The analytic population included 4,375 individuals with a median age of 50 years; 25% were women, and 50% were of normal body mass index at the index visit. Overall, 20% continued TDF until the end of observation, and 80% were switched to TAF. Those who were switched to TAF were more likely to be men, identify as gay, have a lower estimated glomerular filtration rate, and less likely to be of African origin. The median follow-up was 17 months with a median of 3 follow-up visits after the index visit.
Crude weight trajectories before the index visit were similar between individuals who continued TDF and those who switched to TAF. The switch to TAF was associated with increases in weight regardless of the third ART agent (INSTI, protease inhibitor, or nonnucleoside reverse transcriptase inhibitor). A switch to TAF was associated with a 1.8 kg increase compared to a 0.7 kg increase in those who remained on TDF 18 months after the index visit. This change was similar when limiting the analysis to those with persistently suppressed viral load. The difference in weight gain between TAF and TDF was most marked for women of African origin (1.5 kg), followed by women of non-African origin (1.4 kg), and men of non-Africa origin (1.1 kg). Men of African origin did not appear to have a difference in weight gain between TDF and TAF. Assessment of metabolic parameters for 18 months following the TAF switch found that TAF was associated with increased total cholesterol, high-density lipoprotein cholesterol, low-density lipoprotein cholesterol, and triglyceride levels; switching to TAF was also associated with new-onset diabetes, with an adjusted incidence rate ratio of 1.3.

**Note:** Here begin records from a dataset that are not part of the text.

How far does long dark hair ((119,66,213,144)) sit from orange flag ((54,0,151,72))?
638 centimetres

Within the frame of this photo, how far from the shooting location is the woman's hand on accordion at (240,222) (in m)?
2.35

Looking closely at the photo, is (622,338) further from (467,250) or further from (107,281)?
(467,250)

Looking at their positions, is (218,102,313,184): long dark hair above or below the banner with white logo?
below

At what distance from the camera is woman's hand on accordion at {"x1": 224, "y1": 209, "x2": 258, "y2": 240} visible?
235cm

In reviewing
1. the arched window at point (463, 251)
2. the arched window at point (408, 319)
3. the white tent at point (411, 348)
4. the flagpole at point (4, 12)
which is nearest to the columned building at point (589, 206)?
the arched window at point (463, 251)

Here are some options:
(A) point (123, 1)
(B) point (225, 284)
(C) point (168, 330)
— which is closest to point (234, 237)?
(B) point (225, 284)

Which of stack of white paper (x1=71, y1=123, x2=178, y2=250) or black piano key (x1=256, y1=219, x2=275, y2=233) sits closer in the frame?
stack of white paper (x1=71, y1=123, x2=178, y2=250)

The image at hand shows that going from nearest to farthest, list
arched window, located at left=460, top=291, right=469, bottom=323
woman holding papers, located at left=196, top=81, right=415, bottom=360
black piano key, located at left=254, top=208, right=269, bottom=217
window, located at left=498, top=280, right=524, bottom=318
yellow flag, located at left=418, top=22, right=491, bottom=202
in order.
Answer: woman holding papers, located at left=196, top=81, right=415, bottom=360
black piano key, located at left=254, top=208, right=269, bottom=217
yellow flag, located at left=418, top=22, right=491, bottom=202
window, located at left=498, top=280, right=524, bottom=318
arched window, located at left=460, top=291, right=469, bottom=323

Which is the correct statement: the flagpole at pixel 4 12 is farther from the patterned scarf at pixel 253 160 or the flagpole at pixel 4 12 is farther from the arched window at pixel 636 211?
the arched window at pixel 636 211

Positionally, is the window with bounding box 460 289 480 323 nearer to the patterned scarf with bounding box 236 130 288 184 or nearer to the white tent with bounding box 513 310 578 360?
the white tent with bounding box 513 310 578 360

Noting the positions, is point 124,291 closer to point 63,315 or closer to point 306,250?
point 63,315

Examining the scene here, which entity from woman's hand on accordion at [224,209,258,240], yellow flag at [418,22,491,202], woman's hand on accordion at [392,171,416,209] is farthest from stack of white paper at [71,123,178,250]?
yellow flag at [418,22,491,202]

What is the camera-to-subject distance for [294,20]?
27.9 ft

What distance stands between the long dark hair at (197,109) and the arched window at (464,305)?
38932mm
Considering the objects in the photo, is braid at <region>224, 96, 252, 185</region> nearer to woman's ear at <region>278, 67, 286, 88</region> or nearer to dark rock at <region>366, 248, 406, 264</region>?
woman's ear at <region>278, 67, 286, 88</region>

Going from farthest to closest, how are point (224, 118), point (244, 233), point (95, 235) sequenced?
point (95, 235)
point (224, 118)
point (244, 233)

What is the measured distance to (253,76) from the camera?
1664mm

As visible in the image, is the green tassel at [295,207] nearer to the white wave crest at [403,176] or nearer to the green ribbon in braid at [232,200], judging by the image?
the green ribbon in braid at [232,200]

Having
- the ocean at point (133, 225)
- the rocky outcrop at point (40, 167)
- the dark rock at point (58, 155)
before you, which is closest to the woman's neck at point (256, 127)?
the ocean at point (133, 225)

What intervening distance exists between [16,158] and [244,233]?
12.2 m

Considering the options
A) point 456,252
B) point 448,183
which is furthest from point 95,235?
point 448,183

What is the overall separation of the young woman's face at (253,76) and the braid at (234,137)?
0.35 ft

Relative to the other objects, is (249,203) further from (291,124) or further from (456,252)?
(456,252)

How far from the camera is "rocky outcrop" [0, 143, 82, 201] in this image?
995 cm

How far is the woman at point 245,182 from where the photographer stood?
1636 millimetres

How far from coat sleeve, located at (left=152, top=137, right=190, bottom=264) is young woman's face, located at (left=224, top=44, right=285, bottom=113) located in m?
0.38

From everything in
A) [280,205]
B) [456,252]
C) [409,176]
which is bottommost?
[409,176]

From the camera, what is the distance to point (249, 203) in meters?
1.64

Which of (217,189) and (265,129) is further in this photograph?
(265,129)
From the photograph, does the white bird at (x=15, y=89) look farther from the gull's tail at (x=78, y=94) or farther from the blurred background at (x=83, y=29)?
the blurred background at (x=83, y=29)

This study adds to the growing body of evidence of weight gain with selected ARVs. The strengths of this study are the relatively large sample size and the inclusion of only individuals on stable long-term ART. A limitation, as with all cohort studies, is that unmeasured factors may have influenced both the agent switch and weight change, leading to failure to identify a confounder that is the real reason for the observed differences. Another limitation is the relatively short follow-up up time. The Kaplan-Meier figures from the analysis appear to show that most of the differential in weight gain occurs in the first 6 months following the switch to TAF. This leads to questions of whether greater weight gain persists beyond the initial period on TAF and whether switching from TAF to another ARV following this initial weight gain would affect a patient’s future weight change trajectory.
Notably, individuals in both groups gained weight, developed obesity, and had new onset diabetes, all health conditions that should be prevented and managed among all people living with HIV, regardless of ART regimen.